Aim of the exercise
Give the material as a Markdown table with columns "Row" and "Line", one row per line, with blank lines left out. Begin at the line that contains "From the photographic" and stop after the line that contains "1890 millimetres".

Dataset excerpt
○ ○ ○ ○ ○ ○ ○
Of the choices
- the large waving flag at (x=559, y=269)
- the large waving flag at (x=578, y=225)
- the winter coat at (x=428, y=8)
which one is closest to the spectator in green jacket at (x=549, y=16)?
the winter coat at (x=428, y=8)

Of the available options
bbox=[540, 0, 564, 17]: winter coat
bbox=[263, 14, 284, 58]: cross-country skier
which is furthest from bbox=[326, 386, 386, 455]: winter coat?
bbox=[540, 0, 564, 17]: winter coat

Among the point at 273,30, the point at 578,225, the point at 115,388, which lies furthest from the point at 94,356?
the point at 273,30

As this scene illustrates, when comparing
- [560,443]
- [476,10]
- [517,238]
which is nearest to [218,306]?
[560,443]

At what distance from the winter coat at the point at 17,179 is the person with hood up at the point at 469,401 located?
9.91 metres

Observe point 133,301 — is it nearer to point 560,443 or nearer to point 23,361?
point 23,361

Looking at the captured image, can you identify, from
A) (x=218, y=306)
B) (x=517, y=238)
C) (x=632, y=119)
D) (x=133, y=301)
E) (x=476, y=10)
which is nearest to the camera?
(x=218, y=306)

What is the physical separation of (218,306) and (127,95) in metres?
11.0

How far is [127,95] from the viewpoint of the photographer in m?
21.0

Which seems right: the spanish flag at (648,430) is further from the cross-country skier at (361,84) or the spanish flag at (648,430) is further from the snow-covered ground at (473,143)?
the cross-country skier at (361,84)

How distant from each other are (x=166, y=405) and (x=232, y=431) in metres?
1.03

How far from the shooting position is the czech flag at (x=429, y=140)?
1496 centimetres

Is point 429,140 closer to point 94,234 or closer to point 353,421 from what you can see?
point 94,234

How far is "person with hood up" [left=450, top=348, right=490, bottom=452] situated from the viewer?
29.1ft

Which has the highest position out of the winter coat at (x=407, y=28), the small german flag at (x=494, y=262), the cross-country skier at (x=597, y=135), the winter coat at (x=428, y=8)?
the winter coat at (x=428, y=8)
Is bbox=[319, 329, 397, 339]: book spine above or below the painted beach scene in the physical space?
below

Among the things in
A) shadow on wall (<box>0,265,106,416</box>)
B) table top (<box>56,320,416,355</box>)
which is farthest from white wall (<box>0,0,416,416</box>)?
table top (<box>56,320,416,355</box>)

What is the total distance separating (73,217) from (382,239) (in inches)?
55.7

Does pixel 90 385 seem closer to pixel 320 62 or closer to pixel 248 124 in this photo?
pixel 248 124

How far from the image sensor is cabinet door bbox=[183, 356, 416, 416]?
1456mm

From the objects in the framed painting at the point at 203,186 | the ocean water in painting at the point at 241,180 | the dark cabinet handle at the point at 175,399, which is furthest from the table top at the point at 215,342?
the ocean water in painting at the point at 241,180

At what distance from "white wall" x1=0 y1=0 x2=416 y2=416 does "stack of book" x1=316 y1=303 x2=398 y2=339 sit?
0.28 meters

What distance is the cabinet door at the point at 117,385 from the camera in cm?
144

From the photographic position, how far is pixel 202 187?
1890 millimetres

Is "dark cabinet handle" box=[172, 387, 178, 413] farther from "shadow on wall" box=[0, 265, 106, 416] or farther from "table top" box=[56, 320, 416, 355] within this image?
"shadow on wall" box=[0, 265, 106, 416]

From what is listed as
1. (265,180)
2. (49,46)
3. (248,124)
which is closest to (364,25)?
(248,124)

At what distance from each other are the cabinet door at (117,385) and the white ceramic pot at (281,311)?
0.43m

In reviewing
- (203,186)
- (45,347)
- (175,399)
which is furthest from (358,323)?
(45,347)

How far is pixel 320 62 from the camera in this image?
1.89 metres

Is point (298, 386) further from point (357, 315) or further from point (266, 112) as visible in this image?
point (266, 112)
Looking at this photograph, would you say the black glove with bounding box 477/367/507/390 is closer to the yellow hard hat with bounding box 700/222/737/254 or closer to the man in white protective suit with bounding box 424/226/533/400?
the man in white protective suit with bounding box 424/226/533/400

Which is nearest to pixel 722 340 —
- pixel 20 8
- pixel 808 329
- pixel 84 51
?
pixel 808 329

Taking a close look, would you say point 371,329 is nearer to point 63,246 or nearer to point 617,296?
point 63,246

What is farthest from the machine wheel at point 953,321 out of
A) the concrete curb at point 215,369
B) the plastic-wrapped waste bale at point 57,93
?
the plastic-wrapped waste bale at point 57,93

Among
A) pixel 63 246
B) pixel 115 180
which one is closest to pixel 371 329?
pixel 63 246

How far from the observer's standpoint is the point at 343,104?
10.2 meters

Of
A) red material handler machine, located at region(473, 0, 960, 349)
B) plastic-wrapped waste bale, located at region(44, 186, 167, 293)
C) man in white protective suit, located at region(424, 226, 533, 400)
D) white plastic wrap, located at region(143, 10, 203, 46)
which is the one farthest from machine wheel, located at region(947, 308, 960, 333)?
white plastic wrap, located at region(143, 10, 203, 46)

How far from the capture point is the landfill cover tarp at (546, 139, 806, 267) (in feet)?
○ ○ ○ ○ ○ ○ ○
Response to the exercise
| Row | Line |
|---|---|
| 1 | From the photographic position, how far is pixel 202 187? |
| 2 | 1890 millimetres |